PHASE-554【意外とコンプレックス持ち】

「とりあえず一日は休息に当てるけど、次のために色々と準備はしておくように。なんでも俺の召喚に頼ろうとするなよ。特にコクリコ、干し肉とかの携行食は買うべきだけど、旅に関係ないのは買うなよ」


「分かってますよ。ただでさえこの地や魔大陸に滞在して、ギルドからの報酬とか出ないんですから」

 その通りだな。

 俺たちは貯蓄があるから問題ないけど、コクリコは散財が凄いからな。


「侯爵に頼んでくださいよ。魔王を救い出したんですから、一生涯豪遊できるだけのお金がもらえてもいいと思うんですが」

 確かに報酬が出るとなると、そのくらいの働きはしただろう。

 だが、例えであっても豪遊なんて単語を使用して、報酬を欲する発言はいただけない。

 俺は、理解を示しても良いけども、理解を示さないだろう人物がいるから、俺はコクリコの話には乗らない。


「欲にまみれるのはよくないな」

 と、はたして正に、ベルが怒るからな。

 直ぐにコクリコの口が一文字を書く。

 でも実際、出てもいいとは思う。

 報酬ありきでやるってのもクエストの醍醐味だからな。

 会頭として、その辺は休日を利用してから、侯爵に話を通しておこう。

 身銭を切って買い物をしなくても、北の地で活躍するアイテムを色々と揃えてくれるように、侯爵に援助の交渉をしよう。

 

 揃う物が揃えば、後は新たな地に向かうだけだ。

 といっても、バランド地方内だけど。

 魔大陸であるレティアラ大陸からしたら近場も近場だ。


 俺たちはまた留守にするから、S級さん達には引き続きドヌクトスを中心としたバランド地方を守ってもらおう。

 欲を言えば全体を守って欲しいけど、百人しかいないからね。

 いくらチートさん達でも、同時多発に魔王軍が動きを見せたらカバーは難しくなるから、対応は後手後手になってしまう。
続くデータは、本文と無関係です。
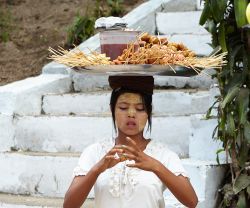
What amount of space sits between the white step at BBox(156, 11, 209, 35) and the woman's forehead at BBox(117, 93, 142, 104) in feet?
13.1

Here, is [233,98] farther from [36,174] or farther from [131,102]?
[36,174]

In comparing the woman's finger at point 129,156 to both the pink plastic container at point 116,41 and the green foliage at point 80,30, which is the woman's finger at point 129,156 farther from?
the green foliage at point 80,30

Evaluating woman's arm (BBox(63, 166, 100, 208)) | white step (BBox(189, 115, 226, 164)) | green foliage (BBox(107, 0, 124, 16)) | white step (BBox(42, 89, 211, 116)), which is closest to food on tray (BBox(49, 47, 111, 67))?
woman's arm (BBox(63, 166, 100, 208))

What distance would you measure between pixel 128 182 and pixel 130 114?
0.32 m

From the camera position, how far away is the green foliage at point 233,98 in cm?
462

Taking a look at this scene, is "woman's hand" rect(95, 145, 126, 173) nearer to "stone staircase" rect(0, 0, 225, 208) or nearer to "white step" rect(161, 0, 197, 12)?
"stone staircase" rect(0, 0, 225, 208)

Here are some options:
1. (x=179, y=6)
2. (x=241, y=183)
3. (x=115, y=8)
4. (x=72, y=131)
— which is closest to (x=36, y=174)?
(x=72, y=131)

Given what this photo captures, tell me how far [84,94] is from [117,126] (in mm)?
3077

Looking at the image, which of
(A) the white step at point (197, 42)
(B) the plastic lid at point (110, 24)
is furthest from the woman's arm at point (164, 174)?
(A) the white step at point (197, 42)

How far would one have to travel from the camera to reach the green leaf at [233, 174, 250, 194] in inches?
185

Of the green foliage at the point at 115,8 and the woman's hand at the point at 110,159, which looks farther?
the green foliage at the point at 115,8

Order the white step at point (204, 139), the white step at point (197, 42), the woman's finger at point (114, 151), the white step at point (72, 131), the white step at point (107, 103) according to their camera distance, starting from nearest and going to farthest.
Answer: the woman's finger at point (114, 151), the white step at point (204, 139), the white step at point (72, 131), the white step at point (107, 103), the white step at point (197, 42)

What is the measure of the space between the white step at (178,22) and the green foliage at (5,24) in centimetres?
203

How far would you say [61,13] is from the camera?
9031 mm
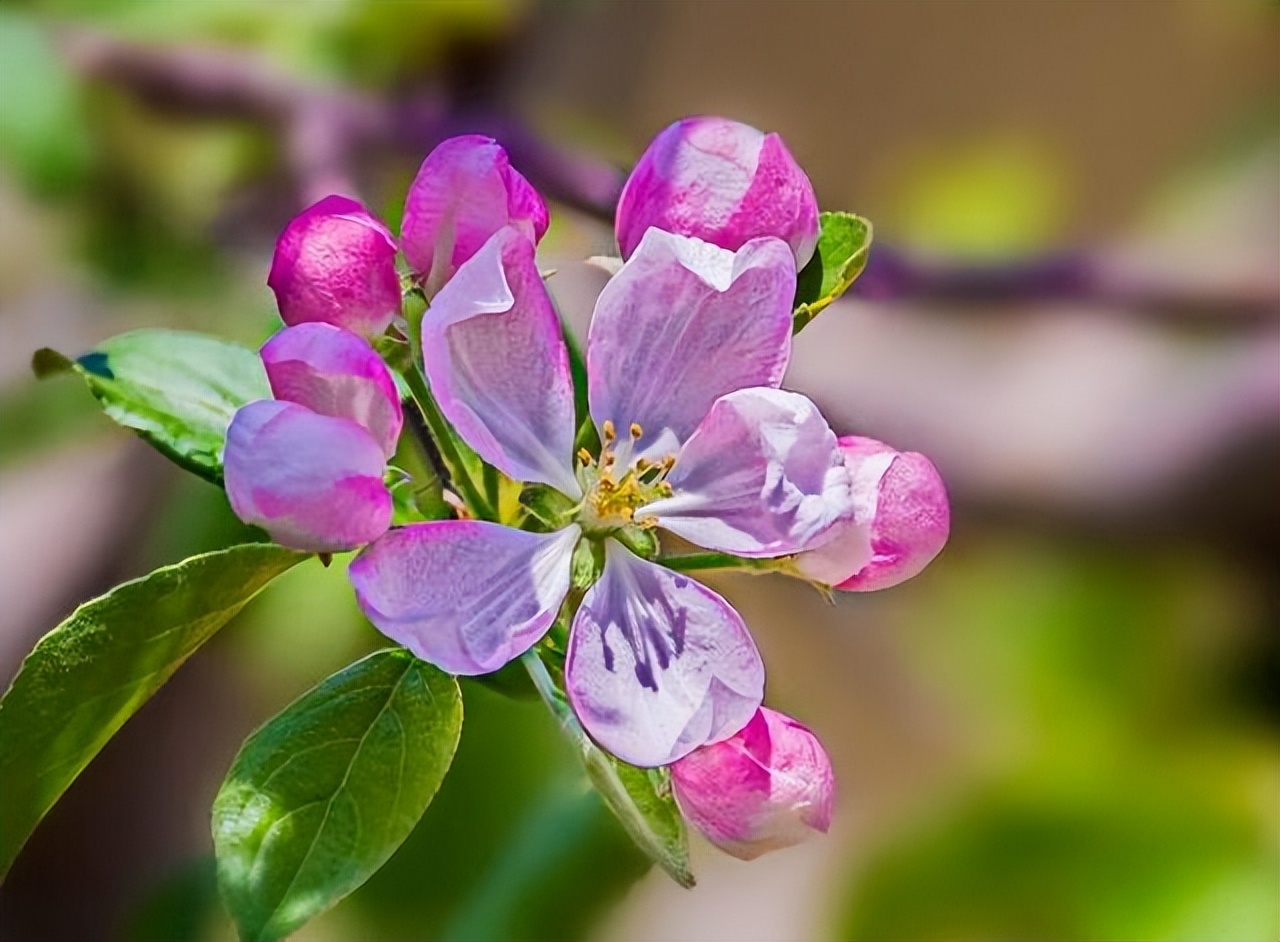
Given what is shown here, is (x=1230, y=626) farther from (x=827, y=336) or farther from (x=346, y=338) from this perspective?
(x=346, y=338)

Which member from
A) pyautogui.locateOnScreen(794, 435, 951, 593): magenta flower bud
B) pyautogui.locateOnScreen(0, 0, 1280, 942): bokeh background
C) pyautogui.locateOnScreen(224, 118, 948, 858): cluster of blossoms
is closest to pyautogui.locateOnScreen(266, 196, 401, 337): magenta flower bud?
pyautogui.locateOnScreen(224, 118, 948, 858): cluster of blossoms

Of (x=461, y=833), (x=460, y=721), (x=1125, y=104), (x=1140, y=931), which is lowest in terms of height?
(x=1140, y=931)

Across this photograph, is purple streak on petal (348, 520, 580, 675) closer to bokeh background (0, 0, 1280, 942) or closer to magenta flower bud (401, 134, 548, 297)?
magenta flower bud (401, 134, 548, 297)

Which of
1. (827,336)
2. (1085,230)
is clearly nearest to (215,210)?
(827,336)

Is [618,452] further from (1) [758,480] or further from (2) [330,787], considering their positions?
(2) [330,787]

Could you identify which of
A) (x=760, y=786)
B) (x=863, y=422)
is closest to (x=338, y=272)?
(x=760, y=786)

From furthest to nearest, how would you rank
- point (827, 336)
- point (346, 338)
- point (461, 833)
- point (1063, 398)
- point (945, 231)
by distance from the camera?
point (945, 231)
point (1063, 398)
point (827, 336)
point (461, 833)
point (346, 338)

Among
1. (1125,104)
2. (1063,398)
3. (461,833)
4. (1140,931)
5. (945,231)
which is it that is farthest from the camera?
(1125,104)
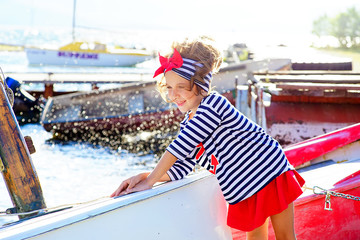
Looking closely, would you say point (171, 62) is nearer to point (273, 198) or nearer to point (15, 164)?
point (273, 198)

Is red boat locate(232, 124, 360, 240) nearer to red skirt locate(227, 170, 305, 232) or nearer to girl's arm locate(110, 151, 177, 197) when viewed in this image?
red skirt locate(227, 170, 305, 232)

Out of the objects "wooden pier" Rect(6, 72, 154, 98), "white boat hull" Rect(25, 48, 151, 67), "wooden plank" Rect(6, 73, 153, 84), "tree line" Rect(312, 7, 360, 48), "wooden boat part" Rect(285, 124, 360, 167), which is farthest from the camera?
"tree line" Rect(312, 7, 360, 48)

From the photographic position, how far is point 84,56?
3450 centimetres

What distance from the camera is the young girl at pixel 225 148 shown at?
2.39 meters

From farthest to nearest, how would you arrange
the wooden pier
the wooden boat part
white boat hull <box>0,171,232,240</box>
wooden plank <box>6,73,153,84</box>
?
wooden plank <box>6,73,153,84</box>
the wooden pier
the wooden boat part
white boat hull <box>0,171,232,240</box>

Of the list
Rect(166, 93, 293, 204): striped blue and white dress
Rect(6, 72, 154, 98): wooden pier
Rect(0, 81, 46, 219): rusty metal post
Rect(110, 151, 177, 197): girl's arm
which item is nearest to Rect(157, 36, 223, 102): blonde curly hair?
Rect(166, 93, 293, 204): striped blue and white dress

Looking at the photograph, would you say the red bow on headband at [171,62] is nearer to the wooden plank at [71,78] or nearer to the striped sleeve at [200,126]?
the striped sleeve at [200,126]

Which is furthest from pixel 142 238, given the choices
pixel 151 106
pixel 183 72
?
pixel 151 106

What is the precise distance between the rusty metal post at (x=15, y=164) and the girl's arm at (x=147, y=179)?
1.97 feet

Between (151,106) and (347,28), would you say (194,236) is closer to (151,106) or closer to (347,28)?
(151,106)

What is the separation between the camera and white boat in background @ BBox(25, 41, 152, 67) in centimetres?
3459

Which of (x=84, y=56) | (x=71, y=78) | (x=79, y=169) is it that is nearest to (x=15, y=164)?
(x=79, y=169)

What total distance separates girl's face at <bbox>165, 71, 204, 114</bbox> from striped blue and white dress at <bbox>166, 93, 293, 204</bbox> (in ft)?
0.33

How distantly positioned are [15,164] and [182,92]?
1.12m
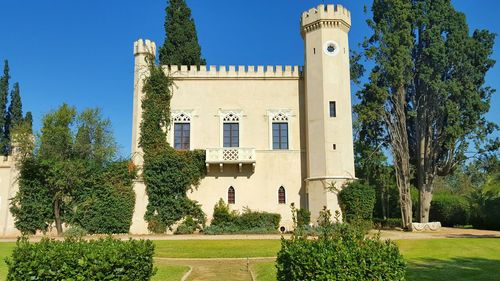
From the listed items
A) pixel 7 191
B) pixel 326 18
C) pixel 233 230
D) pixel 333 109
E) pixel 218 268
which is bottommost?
pixel 218 268

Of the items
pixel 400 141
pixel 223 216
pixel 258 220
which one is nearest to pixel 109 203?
pixel 223 216

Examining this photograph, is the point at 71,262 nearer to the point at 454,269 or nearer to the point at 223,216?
the point at 454,269

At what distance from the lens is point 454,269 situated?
1162 cm

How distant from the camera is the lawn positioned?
35.5ft

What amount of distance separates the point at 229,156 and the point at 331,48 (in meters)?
9.49

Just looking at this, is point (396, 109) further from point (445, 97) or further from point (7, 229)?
point (7, 229)

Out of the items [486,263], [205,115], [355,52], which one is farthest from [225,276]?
[355,52]

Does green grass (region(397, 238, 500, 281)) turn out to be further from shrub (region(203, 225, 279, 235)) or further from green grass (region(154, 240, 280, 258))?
shrub (region(203, 225, 279, 235))

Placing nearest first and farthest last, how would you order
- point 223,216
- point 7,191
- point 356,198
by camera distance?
point 356,198 → point 223,216 → point 7,191

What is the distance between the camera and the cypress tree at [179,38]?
30.5 meters

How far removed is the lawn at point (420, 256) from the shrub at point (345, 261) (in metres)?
3.60

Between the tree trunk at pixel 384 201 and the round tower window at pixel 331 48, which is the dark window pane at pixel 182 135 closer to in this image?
the round tower window at pixel 331 48

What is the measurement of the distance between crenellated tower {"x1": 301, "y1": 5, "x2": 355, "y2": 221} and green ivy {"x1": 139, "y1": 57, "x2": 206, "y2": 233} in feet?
23.5

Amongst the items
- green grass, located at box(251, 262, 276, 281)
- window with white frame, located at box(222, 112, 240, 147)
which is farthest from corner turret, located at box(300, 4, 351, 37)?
green grass, located at box(251, 262, 276, 281)
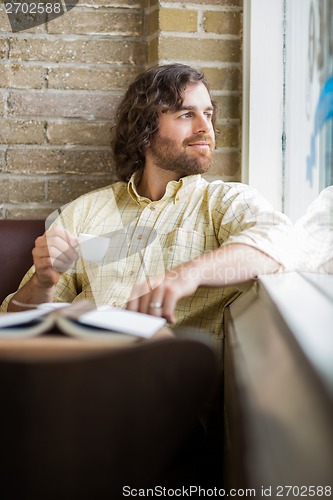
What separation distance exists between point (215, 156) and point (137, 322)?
4.18 feet

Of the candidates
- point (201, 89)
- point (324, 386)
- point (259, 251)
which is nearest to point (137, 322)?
point (324, 386)

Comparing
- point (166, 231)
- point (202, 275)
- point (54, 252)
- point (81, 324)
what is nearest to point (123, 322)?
point (81, 324)

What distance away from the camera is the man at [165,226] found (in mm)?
1415

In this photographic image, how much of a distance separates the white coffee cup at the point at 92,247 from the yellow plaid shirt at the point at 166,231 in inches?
0.7

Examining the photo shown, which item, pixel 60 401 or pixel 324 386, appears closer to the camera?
pixel 324 386

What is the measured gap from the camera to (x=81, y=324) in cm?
95

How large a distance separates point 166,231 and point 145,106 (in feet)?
1.50

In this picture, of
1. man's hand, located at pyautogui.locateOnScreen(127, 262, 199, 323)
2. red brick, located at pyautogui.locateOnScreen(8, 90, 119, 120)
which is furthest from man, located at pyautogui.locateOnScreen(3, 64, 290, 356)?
red brick, located at pyautogui.locateOnScreen(8, 90, 119, 120)

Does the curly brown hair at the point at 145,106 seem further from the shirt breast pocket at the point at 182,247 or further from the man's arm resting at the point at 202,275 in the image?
the man's arm resting at the point at 202,275

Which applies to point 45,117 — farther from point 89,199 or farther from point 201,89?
point 201,89

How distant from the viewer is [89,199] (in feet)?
6.42

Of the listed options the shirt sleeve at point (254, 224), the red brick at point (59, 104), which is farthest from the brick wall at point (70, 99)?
the shirt sleeve at point (254, 224)

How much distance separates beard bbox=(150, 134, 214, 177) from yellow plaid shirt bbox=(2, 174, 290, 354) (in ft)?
0.17

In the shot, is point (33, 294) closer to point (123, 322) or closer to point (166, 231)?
point (166, 231)
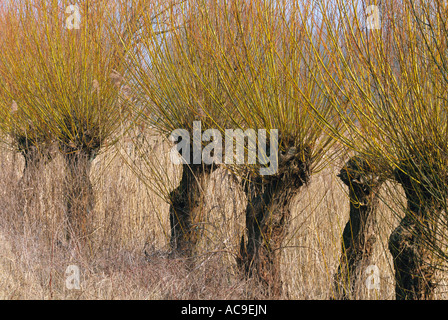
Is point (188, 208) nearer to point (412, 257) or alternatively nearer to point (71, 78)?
point (71, 78)

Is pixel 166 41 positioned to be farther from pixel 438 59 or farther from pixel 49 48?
pixel 438 59

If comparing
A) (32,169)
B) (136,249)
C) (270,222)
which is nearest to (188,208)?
(136,249)

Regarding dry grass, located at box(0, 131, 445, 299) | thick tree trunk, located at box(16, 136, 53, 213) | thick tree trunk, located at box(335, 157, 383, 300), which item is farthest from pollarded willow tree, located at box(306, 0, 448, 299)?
thick tree trunk, located at box(16, 136, 53, 213)

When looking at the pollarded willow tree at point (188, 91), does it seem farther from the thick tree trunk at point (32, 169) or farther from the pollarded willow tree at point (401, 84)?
the thick tree trunk at point (32, 169)

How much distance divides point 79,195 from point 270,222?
2756 mm

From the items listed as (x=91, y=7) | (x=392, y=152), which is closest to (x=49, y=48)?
(x=91, y=7)

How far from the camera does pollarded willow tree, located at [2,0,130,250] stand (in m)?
5.50

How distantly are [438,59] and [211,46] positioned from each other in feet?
5.91

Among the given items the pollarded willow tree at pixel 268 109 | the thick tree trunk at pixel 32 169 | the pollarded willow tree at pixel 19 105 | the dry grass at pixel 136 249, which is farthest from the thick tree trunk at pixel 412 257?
the thick tree trunk at pixel 32 169

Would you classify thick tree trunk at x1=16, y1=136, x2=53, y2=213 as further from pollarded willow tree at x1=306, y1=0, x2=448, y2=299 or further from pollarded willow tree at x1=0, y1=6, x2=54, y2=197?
pollarded willow tree at x1=306, y1=0, x2=448, y2=299

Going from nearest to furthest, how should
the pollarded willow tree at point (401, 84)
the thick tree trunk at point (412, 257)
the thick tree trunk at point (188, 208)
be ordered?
1. the pollarded willow tree at point (401, 84)
2. the thick tree trunk at point (412, 257)
3. the thick tree trunk at point (188, 208)

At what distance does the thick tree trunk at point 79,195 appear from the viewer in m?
5.92

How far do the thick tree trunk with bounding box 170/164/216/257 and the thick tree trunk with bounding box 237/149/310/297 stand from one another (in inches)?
28.1

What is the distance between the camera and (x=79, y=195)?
19.7ft
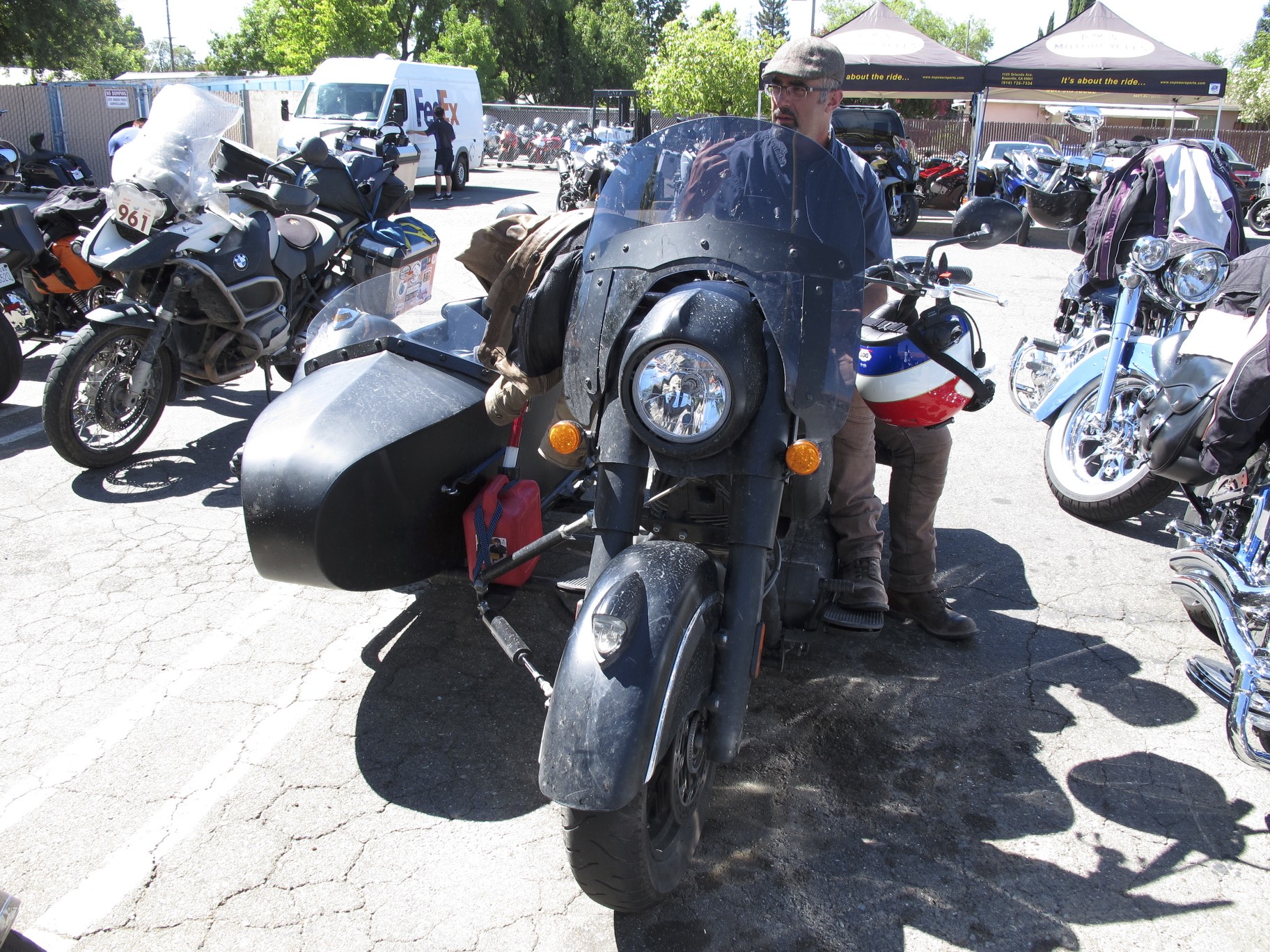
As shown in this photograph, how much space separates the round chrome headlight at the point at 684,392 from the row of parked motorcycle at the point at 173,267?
2.86 metres

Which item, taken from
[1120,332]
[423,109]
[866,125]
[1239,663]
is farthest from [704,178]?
[423,109]

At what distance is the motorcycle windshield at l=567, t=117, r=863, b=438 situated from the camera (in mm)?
2328

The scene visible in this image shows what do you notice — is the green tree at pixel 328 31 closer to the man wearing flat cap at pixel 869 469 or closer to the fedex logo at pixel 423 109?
the fedex logo at pixel 423 109

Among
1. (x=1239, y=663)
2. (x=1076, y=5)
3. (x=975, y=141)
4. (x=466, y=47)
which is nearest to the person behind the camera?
(x=1239, y=663)

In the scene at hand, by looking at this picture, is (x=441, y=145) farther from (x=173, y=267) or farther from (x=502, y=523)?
(x=502, y=523)

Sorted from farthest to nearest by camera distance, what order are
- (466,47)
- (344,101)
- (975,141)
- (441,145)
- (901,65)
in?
(466,47) → (344,101) → (441,145) → (975,141) → (901,65)

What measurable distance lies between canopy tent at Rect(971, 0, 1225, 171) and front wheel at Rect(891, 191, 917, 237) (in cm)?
A: 309

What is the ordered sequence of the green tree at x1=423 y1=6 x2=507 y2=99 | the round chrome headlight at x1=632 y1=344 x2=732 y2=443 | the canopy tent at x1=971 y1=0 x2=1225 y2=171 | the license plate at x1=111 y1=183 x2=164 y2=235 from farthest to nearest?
the green tree at x1=423 y1=6 x2=507 y2=99, the canopy tent at x1=971 y1=0 x2=1225 y2=171, the license plate at x1=111 y1=183 x2=164 y2=235, the round chrome headlight at x1=632 y1=344 x2=732 y2=443

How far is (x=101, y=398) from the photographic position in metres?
5.12

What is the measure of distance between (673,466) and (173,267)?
4257mm

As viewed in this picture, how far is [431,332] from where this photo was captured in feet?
11.7

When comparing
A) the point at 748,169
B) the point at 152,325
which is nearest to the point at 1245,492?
the point at 748,169

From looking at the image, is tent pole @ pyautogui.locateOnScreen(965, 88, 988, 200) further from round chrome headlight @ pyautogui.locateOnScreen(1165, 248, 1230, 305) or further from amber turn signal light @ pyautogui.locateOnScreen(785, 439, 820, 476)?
amber turn signal light @ pyautogui.locateOnScreen(785, 439, 820, 476)

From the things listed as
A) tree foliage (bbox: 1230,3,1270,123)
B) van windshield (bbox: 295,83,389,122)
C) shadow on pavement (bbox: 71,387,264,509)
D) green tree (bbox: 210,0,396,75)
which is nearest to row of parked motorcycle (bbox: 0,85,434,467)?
shadow on pavement (bbox: 71,387,264,509)
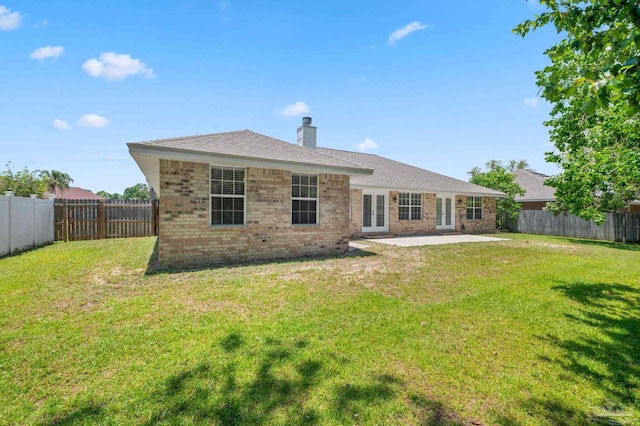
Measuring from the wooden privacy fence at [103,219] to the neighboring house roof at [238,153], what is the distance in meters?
7.18

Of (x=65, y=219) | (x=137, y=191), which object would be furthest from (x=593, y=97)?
(x=137, y=191)

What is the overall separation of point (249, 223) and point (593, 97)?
24.8ft

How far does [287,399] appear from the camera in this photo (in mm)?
2516

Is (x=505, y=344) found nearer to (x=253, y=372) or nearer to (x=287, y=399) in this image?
(x=287, y=399)

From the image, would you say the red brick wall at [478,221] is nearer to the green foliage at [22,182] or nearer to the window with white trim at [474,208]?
the window with white trim at [474,208]

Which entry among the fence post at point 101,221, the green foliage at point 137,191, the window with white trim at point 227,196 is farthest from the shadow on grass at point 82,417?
the green foliage at point 137,191

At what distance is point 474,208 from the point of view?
62.8ft

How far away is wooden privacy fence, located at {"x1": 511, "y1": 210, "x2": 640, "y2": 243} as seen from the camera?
1540 cm

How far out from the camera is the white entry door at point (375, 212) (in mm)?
15500

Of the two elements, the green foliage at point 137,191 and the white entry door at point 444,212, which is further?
the green foliage at point 137,191

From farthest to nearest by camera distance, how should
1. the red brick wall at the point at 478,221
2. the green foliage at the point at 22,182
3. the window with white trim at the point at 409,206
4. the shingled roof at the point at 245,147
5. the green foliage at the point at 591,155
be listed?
the red brick wall at the point at 478,221, the window with white trim at the point at 409,206, the green foliage at the point at 22,182, the green foliage at the point at 591,155, the shingled roof at the point at 245,147

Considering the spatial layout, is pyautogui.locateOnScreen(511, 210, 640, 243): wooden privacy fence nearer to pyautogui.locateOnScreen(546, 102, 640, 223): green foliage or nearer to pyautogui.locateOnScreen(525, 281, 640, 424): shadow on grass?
pyautogui.locateOnScreen(546, 102, 640, 223): green foliage

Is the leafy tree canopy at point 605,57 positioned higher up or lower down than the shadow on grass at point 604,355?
higher up

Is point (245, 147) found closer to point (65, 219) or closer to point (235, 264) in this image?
point (235, 264)
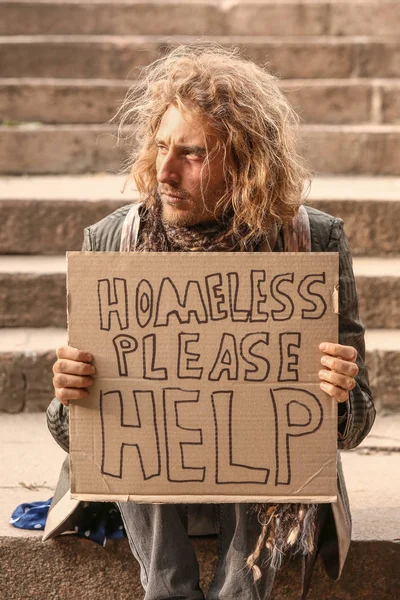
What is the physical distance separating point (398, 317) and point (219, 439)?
1.73 meters

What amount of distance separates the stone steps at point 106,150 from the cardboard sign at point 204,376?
95.3 inches

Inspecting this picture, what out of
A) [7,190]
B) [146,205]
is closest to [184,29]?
[7,190]

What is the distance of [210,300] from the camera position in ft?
6.90

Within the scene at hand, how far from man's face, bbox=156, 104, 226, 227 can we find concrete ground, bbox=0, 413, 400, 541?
2.98 feet

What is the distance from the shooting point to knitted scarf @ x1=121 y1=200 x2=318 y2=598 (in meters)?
2.24

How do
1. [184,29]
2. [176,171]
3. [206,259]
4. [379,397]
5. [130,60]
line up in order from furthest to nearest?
[184,29], [130,60], [379,397], [176,171], [206,259]

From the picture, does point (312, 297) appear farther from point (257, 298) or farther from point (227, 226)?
point (227, 226)

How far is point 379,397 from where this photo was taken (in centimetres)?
347

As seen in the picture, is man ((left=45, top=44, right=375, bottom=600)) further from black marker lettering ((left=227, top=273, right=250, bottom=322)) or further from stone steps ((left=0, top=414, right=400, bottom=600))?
black marker lettering ((left=227, top=273, right=250, bottom=322))

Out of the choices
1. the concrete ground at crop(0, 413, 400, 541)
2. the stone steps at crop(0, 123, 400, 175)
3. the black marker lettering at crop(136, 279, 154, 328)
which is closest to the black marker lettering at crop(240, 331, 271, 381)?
the black marker lettering at crop(136, 279, 154, 328)

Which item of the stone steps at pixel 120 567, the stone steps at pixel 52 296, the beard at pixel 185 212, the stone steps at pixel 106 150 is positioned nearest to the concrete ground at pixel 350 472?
the stone steps at pixel 120 567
 新たにリズベッド達がこの地に加わった事を考えれば、ドヌクトスとその近辺だけに集中してもらった方がいい。

 この地は王都と違って精兵五万からなる地でもある。

 各町村は兵と冒険者で十分な守りが可能だ。かつかつの王都勢からすると羨ましいところ。

 なので侯爵に姫。前魔王であるリズベッドが住まうドヌクトス近辺が優先度第一位だ。

 ガルム氏や翁たち精鋭と共闘すれば、大抵の驚異は退けてくれるはずだ。

 


 後は――――、


 ――…………、


 ――……!?


「あれ!? そう言えば地龍は!?」

 別邸から本邸に向かう時も気にはしてたけども、すっかりと忘れていたぞ。


「うん? 確かにまったく姿を見ないな?」


「もしかして俺たちに何も言わずに去ったとか?」


「いや、それはないだろう。生真面目な方のようだし」

 ベルの言は正しい。

 挨拶もなしに去るとは考えられない。

 ――――屋敷の兵士たちに聞いて回り、俺たちがドヌクトスへと帰ってきた時に対応したという兵士までたどり着けば、地龍の場所まで案内してくれた。


 ――………………。


 ――…………。


 何というか……。もの凄く罰当たりな気がしてならない……。


「遅くなってごめんなさい」


「どうせ我など威厳がないのだろうさ……」

 うわ……。もの凄く落ち込んでいる……。

 神にも等しい存在が大層に落ち込んでおられる。

 これはやっちまったな兵士の人……。

 いや、俺たちがバタバタとしていたから、善意で世話をしてやろうと思ったんだろうけども……。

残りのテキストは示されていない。